Lake Powell is a misnomer.

The word “lake” suggests something natural, a low point in the land where water collected.  Ducks swim, fish leap, reeds grow on the sides.  Perhaps trees grow on the shore.

Lake Powell is a reservoir.  Previous to the monstrous Glen Canyon Dam, the Colorado River flowed uninhibited through Glen Canyon on through the Grand Canyon.  Now much of Glen Canyon is submerged under the almost stagnant waters.  Tourists in houseboats distribute rafts of trash over wonders they could scarcely comprehend.

Along with the Anasazi ruins, the town of Hite was submerged.  To add insult to injury, the Hite Marina, named after the soggy village, is now rarely used due to the low water levels.
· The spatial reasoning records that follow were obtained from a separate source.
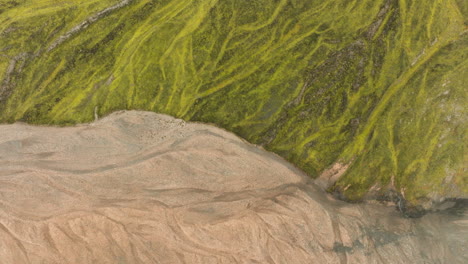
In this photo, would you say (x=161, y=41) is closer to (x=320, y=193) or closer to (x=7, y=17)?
(x=7, y=17)

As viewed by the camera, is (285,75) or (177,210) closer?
(177,210)

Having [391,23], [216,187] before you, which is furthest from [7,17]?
[391,23]

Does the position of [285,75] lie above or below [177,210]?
above

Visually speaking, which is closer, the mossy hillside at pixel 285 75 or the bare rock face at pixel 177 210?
the bare rock face at pixel 177 210

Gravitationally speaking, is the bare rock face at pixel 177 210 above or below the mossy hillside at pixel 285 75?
below
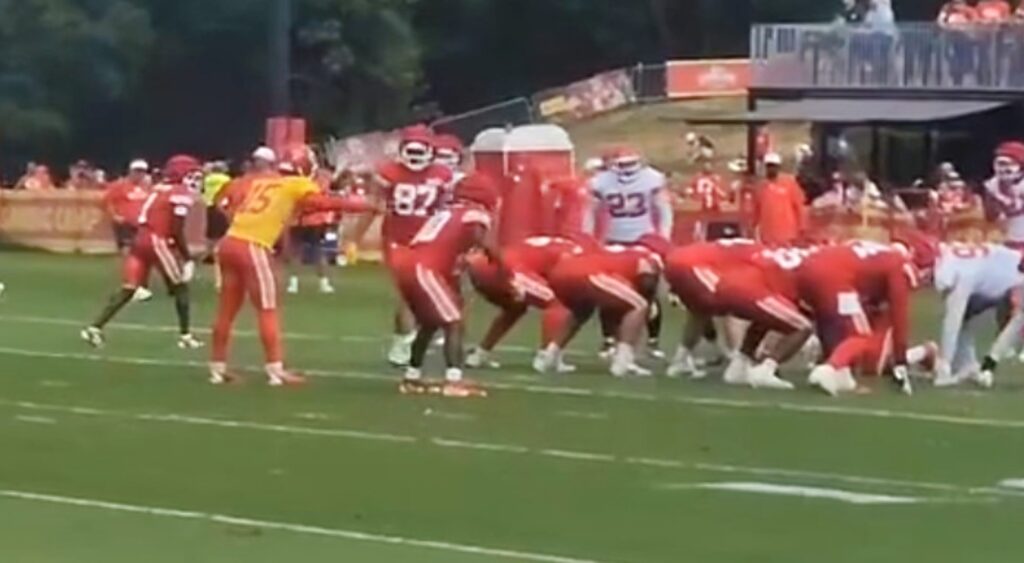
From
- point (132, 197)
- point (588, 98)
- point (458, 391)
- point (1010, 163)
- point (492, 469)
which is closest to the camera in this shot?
point (492, 469)

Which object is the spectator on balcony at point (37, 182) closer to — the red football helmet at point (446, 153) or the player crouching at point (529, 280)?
the player crouching at point (529, 280)

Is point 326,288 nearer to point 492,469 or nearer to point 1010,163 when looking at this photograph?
point 1010,163

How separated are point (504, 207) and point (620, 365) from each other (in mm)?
2036

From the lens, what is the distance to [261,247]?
22984 millimetres

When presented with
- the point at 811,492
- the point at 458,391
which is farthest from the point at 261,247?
the point at 811,492

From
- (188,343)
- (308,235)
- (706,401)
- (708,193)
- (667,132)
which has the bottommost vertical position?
(667,132)

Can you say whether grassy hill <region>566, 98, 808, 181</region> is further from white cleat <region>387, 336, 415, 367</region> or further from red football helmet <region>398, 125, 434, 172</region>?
red football helmet <region>398, 125, 434, 172</region>

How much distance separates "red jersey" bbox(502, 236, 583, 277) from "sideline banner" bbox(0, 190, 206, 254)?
29.0m

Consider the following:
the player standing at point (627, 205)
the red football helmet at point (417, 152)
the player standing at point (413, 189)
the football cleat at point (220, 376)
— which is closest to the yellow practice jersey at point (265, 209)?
the player standing at point (413, 189)

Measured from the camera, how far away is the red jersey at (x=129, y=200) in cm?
3242

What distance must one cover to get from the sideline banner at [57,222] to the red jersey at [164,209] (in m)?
24.8

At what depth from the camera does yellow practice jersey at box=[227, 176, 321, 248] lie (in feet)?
75.4

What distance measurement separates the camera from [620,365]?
81.6 feet

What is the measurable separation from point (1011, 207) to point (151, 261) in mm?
8599
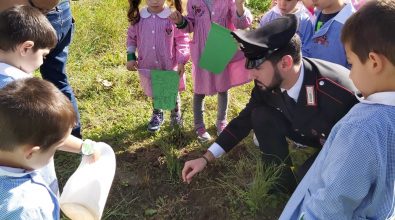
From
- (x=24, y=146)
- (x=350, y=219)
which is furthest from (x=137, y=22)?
(x=350, y=219)

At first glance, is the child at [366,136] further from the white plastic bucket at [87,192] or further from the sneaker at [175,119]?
the sneaker at [175,119]

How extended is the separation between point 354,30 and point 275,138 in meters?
1.00

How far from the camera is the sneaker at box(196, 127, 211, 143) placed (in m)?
2.81

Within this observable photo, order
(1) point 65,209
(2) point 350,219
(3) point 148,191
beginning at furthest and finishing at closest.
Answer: (3) point 148,191
(1) point 65,209
(2) point 350,219

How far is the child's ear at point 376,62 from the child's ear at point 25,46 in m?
1.31

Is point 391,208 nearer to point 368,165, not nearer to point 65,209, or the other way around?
point 368,165

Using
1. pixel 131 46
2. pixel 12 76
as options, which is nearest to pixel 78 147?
pixel 12 76

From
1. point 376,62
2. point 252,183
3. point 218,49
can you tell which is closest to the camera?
point 376,62

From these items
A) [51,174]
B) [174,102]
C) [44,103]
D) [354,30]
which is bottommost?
[174,102]

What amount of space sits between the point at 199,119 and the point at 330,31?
1.03m

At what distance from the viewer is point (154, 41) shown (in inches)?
105

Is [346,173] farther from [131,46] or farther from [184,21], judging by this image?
[131,46]

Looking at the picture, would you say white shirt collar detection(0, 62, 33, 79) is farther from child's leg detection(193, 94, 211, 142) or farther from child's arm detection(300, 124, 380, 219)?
child's leg detection(193, 94, 211, 142)

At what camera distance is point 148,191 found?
95.3 inches
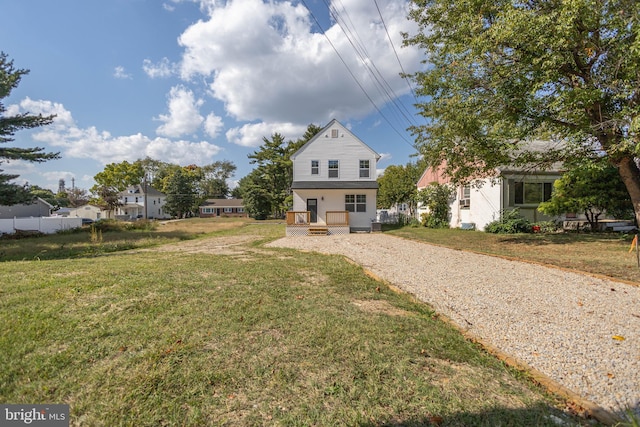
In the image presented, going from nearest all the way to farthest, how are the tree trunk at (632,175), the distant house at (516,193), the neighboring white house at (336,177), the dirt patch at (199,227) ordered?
1. the tree trunk at (632,175)
2. the distant house at (516,193)
3. the neighboring white house at (336,177)
4. the dirt patch at (199,227)

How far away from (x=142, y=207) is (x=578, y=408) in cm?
6680

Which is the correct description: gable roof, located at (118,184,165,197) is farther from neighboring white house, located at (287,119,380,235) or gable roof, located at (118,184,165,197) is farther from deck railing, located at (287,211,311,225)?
deck railing, located at (287,211,311,225)

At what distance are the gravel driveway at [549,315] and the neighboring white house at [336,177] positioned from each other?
36.7 feet

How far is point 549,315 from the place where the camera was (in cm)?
415

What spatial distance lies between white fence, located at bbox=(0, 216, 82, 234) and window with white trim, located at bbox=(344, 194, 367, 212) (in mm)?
22340

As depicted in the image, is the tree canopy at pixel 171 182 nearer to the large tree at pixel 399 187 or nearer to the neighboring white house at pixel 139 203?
the neighboring white house at pixel 139 203

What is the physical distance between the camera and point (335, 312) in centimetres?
411

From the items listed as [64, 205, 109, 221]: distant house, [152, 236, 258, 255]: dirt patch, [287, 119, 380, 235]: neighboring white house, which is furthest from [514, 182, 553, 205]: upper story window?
[64, 205, 109, 221]: distant house

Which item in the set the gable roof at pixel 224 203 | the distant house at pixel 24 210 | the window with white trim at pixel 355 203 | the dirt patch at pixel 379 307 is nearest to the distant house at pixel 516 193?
the window with white trim at pixel 355 203

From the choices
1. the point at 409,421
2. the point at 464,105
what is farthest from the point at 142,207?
the point at 409,421

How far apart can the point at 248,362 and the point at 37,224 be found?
2771 centimetres

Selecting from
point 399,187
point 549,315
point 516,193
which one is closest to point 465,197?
point 516,193

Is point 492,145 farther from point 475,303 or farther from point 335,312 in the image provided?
point 335,312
Perhaps most offensive of all, they named the reservoir after the one armed explorer, John Wesley Powell, who explored the river gorge now covered by the reservoir.  More insulting than naming a shopping mall after whatever was cut down to make room, one has to wonder what they were thinking when they chose a name.
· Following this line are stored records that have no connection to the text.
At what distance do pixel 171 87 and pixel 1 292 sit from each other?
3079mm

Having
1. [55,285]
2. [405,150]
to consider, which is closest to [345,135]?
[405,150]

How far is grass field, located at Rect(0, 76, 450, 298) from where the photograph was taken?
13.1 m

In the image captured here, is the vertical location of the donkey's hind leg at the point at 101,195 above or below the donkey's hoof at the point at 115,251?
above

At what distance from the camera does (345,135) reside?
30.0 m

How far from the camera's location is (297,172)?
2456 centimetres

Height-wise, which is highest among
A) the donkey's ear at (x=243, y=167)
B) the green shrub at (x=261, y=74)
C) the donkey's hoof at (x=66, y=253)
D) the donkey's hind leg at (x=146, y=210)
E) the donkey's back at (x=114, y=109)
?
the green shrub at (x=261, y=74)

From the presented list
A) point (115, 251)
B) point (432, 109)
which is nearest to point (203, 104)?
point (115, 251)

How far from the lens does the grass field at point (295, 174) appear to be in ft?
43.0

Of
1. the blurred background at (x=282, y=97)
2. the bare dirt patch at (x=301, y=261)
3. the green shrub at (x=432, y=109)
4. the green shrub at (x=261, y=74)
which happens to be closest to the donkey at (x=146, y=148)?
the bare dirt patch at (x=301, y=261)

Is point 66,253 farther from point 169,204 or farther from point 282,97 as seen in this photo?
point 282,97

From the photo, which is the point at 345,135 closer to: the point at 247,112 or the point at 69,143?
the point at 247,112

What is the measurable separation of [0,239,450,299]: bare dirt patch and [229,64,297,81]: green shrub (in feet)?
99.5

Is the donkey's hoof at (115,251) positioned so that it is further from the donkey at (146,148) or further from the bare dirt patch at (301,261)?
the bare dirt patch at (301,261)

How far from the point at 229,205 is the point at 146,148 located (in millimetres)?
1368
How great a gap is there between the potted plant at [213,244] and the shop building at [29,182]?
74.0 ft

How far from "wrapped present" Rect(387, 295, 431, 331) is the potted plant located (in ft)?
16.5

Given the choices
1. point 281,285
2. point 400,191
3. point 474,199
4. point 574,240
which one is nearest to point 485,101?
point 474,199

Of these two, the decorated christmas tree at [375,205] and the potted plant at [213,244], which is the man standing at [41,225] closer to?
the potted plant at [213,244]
Whether the Reservoir is and was truly necessary is yet to be seen.  The water and power it provides will hopefully become less essential as we move towards more efficient management of resources.  As silt fills the reservoir, and the zebra and quagga muscles clog the machinery, alternatives must be found.  But as long as the Reservoir remains, we can be certain people will be dragged around by speedboats, most too young to remember what used to be.  A canyon was sacrificed for water and power, and most who benefit are unaware.